Interest rates have been low for some time now, which has meant lower income for many investors. Rates have been so low, in fact, that many Canadians have been scrambling to find any alternative investment that provides a greater cash yield than low-rate guaranteed investment certificates and similar interest-bearing investments. In response to this, a number of mutual fund companies have developed funds that boast periodic (often monthly) cash distributions as high as 9 per cent or more annually.

Does this mean that these funds are earning returns of 9 per cent annually? Not necessarily. It just means that the cash distribution paid out to you, the investor, is that high. There's a difference between cash flow, and income. Income is the amount earned on your invested capital. Cash flow, by contrast, is the amount of cash you receive from an investment. The difference is that cash flow can be made up of income earned on the investment, and/or a return of your original capital.

Is a return of your capital a bad thing? Not necessarily.
ROC benefits

A fund that offers a return of capital (ROC) to you annually will be making distributions that are tax-smart. You see, you're not taxed on an ROC.

For example, a gentleman I know invested in a fund that distributed $1,000 to him last year, but he paid tax on just $200 of that amount. The other $800 was considered to be a tax-free ROC. You should be aware that any ROC will reduce your adjusted cost base (ACB) of the investment. This will result in a greater capital gain (or smaller capital loss) when you ultimately dispose of the investment.

Since you have to reduce your ACB by any ROC, it is possible that you could end up with a negative ACB in some cases. A negative ACB will be treated as a capital gain in the year it arises.
ROC risks

Any fund that offers a high yield may be returning capital to you. And while you may appreciate the tax-efficiency of this, your unit value could drop over time. For example, if a fund earns 8 per cent annually but is paying out distributions of 9 per cent annually, the unit value of the fund is going to drop over time as capital is returned to you. Further, a fund that is forced to liquidate investments annually to meet the high payout it promises could be triggering capital gains inside the fund, to be taxed in your hands.

The bottom line? You've got to wonder whether a fund that offers a high payout annually can keep it up without causing the unit value to drop and triggering capital gains to be taxed in your hands.

I suspect that many funds will have to reduce their current distributions to maintain their unit values in the future. If a fund offers a high distribution that may seem to good to be true, it's quite possible that it will prove to be just that over time.

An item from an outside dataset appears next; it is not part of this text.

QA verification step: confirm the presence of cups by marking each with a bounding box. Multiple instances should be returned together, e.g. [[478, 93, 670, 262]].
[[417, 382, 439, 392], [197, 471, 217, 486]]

Finally, beware of borrowing to invest in a fund that returns capital to you where you plan to spend, but not reinvest, those distributions. The Canada Customs and Revenue Agency confirmed in a technical interpretation dated July 16, 2002 (document 2002-0142475), that when you invest borrowed money and that investment subsequently makes a distribution that is fully or partly a return of your capital, you'll lose a portion of the deductibility on any remaining interest costs if you don't reinvest that distribution.